#### Dataset section:

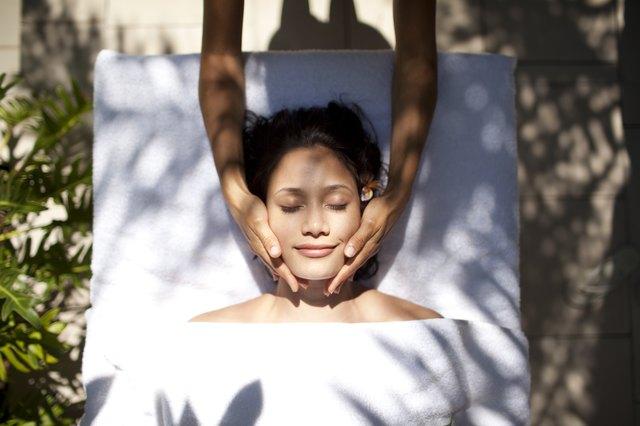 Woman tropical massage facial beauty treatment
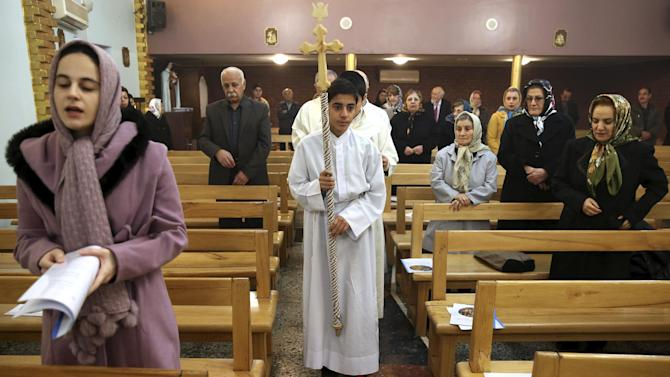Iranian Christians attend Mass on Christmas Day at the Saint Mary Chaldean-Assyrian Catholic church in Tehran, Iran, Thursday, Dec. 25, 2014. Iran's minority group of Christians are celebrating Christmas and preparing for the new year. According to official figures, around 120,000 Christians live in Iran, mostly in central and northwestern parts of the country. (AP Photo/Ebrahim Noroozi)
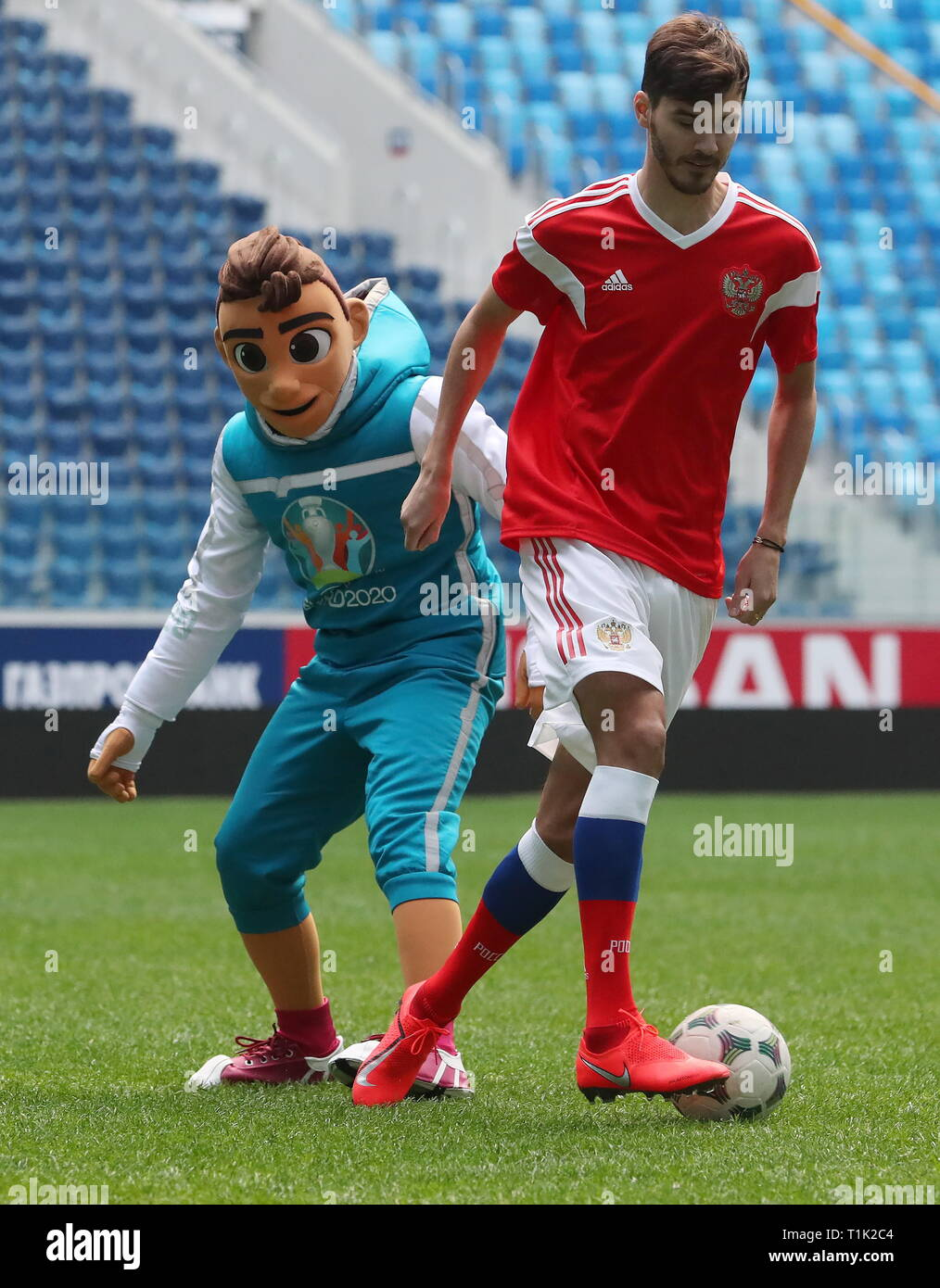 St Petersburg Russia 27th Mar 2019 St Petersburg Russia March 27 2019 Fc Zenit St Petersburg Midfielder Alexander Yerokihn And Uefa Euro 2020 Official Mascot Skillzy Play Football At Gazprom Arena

#### Assignment:
Your answer must be an exact copy of the lines from the one with "Iranian Christians attend" through the final line of the data, both included, without any pictures.

#### Task output:
Iranian Christians attend Mass on Christmas Day at the Saint Mary Chaldean-Assyrian Catholic church in Tehran, Iran, Thursday, Dec. 25, 2014. Iran's minority group of Christians are celebrating Christmas and preparing for the new year. According to official figures, around 120,000 Christians live in Iran, mostly in central and northwestern parts of the country. (AP Photo/Ebrahim Noroozi)
 St Petersburg Russia 27th Mar 2019 St Petersburg Russia March 27 2019 Fc Zenit St Petersburg Midfielder Alexander Yerokihn And Uefa Euro 2020 Official Mascot Skillzy Play Football At Gazprom Arena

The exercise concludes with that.